For lube, you really can't go wrong with Super Lube. Super lube is PTFE based which is basically Teflon, just not Dupont brand. Just be sure to completely clean any old lubricants off before switching types. Certain lubricants can congeal when mixed, or even slightly harden.
Rubbing alcohol or vinegar are both pretty good at cleaning off grease without worrying about drying out your rubber and plastic bits. Don't use any petroleum base degreaser. They tend to ruin some things.
Make sure you don't have any loose grease around your air nozzle. I did that by mistake and ended up coating my barrel and hop up rubber with grease. I got about 20 yards of range from the complete lack up hop up spin.

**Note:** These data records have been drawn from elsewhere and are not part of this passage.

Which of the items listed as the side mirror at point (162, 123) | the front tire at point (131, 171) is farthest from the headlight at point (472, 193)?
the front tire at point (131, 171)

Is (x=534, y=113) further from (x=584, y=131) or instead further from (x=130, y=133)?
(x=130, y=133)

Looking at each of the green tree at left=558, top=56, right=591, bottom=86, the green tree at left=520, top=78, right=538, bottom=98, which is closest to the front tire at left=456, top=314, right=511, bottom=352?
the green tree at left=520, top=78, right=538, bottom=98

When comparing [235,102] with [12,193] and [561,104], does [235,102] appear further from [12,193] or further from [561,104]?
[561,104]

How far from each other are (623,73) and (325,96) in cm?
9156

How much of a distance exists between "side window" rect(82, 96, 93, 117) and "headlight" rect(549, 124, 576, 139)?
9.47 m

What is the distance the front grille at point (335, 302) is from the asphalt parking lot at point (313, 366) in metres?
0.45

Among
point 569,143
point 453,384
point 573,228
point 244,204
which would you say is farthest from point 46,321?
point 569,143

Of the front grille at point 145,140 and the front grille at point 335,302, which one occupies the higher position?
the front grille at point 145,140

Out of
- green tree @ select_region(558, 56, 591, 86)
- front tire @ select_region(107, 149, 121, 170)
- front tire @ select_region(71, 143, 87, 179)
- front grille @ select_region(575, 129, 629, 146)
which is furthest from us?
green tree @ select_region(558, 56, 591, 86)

Post by Shadow (314) on Oct 31, 2013 12:19:28 GMT -5
This post in meant to encompass a lot that most of us probably know. Just please bear with me. With springer long rifles, the argument for what lubrication is an old one. IN MY OPINION <(that) all that matters is that you find a lube that meets your needs for viscosity, won't degrade the materials you're working with, won't collect dirt and dust on its surface as easily, and is preferably more water resistant. The viscosity is how thick or watery it is. The thicker lubes will last longer, work better for slower moving parts, is more water resistant, and really stay put but, it'll also cause more drag and is more prone to clump up. Near motors for AEGs, gears, and external moving parts, these heavier oils and greases are perfect. Internally when consistency and low drag is key, you don't want this. Lower weight and more watery oils are better here but, there is a limit to this too. If it's too thin and won't really leave any lasting coat of lube on your surface the lube will wash or be worn away much more quickly. On the other hand, the thinner lube will offer much less resistance for the BB, or piston to move and therefore, allow it to move faster. A good medium is key depending on how often you'll be cleaning and re-lubing it, what conditions you'll be playing in, the diameter of your barrel, the power of your platform, and the quality of your BB and barrel. Also, be aware that not all lubes or ingredients to that lube is good for the materials of your weapon platform. It's already known that ingredients like mineral oils can slowly break down the rubber of your hop up and some ingredients can do worse to certain parts. It's also been said that a mixture of one lube with another may cause a chemical reaction that would be less than desirable. For info on this, I would refer to the airsoftsniperforums. Last, I find that even a lube that covers all this discussed so far needs to have a the ability to "stick" to the moving parts of my rifle and hold up against the hell I put it through. I've experimented with some oils that just seem to disappear faster than others due to wear and the elements. I want to make sure that my rifle will remain clean and well lubed during a 24 hour game, no problem.
After all this, I can't tell anyone what oils, greases, or powders are best for their platforms. I hate to say it but, it'll be different for each situation and demands.
"Is that a grenade or are you playing with yourself?!" "Kowalski Shuffle!"